Die Salzburger Osterfestspielen sind seit Herbert von Karajan traditionell ein Dirigentenspektakel, aber kein Theaterereignis. Doch dem gebürtigen Münchner Philipp Stölzl gelang im eigenen Bühnenbild ein wahrer Coup. Er teilte die Breitwandbühne des Großen Festspielhauses in sechs Spielflächen-Fenster. Am Anfang saß Turridu allein in einer Mansarde, dann wurde daneben in einem anderen Dachfenster Lola sichtbar, der dieser Liebesgesang gilt. In den drei unteren Ebenen sang später der Chor vor der Kirche.

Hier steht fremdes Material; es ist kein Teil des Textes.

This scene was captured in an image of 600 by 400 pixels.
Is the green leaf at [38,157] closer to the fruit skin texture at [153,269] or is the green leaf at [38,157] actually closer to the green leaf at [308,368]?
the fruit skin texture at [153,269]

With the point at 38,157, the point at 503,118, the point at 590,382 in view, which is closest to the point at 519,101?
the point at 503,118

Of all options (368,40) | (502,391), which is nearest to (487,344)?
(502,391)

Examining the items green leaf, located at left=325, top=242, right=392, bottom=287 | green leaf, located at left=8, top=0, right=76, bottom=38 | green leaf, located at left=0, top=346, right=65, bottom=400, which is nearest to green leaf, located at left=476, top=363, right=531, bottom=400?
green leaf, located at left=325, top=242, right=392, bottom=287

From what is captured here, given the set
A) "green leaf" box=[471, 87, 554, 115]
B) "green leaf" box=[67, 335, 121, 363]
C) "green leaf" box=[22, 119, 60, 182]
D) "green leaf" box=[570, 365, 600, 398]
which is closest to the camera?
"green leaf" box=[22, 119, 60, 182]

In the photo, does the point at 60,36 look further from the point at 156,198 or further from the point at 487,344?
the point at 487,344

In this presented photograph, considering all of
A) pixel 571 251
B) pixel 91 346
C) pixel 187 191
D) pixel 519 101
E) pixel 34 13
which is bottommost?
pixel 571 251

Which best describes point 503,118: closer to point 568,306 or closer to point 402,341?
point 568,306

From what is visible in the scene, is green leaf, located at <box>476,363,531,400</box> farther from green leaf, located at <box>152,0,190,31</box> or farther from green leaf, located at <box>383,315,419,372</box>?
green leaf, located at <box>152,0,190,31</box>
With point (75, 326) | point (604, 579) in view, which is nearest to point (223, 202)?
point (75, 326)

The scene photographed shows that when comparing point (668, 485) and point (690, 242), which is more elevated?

Stölzl legte durch das Aufblenden und Schließen der Fenster innere Beziehungen offen, die sonst ein wenig diffus bleiben. Dass die Geschichte nicht auf Sizilien stattfindet, sondern in eine graue Industriestadt verlegt wurde, passte überraschenderweise genau so gut wie die Anlehnung der Ausstattung an die Bleischnitte und Bildergeschichten des deutschen Grafikers und Karikaturisten Otto Nückel.
Kino und Oper

In den „Pagliacci“ wurde die zuvor schwarzweiße Bühne bunt. Im Prolog, der von der Wahrheit im Theater handelt, zeigte Stölzl die Maschinerie der Verwandlungen. Das Spiel im Spiel verlegte Stölzl ins obere mittlere Feld, während die Chormitglieder als Zuschauer unten aus einer anderen Perspektive der Commedia dell’arte das Geschehen verfolgten. Noch nie wurde das Film-Prinzip von Schnitt und Gegenschnitt aufregender in die Sprache des Musiktheaters übersetzt als in dieser Inszenierung. Und kaum ein Regisseur kam mit der Salzburger Riesenbühne besser zurecht.

In „Cavalleria rusticana“ wirkten vereinzelte Großprojektionen noch als modische Masche. Nach der Pause setzte Stölzl diesen Kunstgriff besser ein: Zum lamentierenden Zwischenspiel nach „Ridi pagliaccio“ wurde auf eine der sechs Flächen riesenhaft projiziert, wie sich Kaufmann weiße Schminke ins Gesicht schmiert: ein wortloses Drama.
An den fabelhaften Jonas Kaufmann kommt niemand so richtig ran

Die übrige Besetzung konnte mit dem überragenden Münchner nicht immer mithalten. Ambrogio Maestri war ein viel zu weicher Alfio, Dimitri Platanias (Tonio) hatte ein paar schwache Höhen. Maria Agresta sang das Vogellied Neddas leicht und mobilisierte am Ende doch beträchtliche dramatische Reserven. Und die Mezzo-Veteranin Stefania Toczyska sang mit überraschend wohlerhaltener Stimme die Mamma Lucia.

Zum Schluss verblüffte Kaufmann ein letztes Mal: Anders als tausend Tenöre vor ihm schrie er nach dem Doppelmord den Satz „La commedia è finita“ nicht ins Publikum. Er flüsterte ihn, als sei er überrascht von seiner Eifersuchtstat. Und eine Ahnung von tragischem Schauer krönte diese faszinierende Aufführung.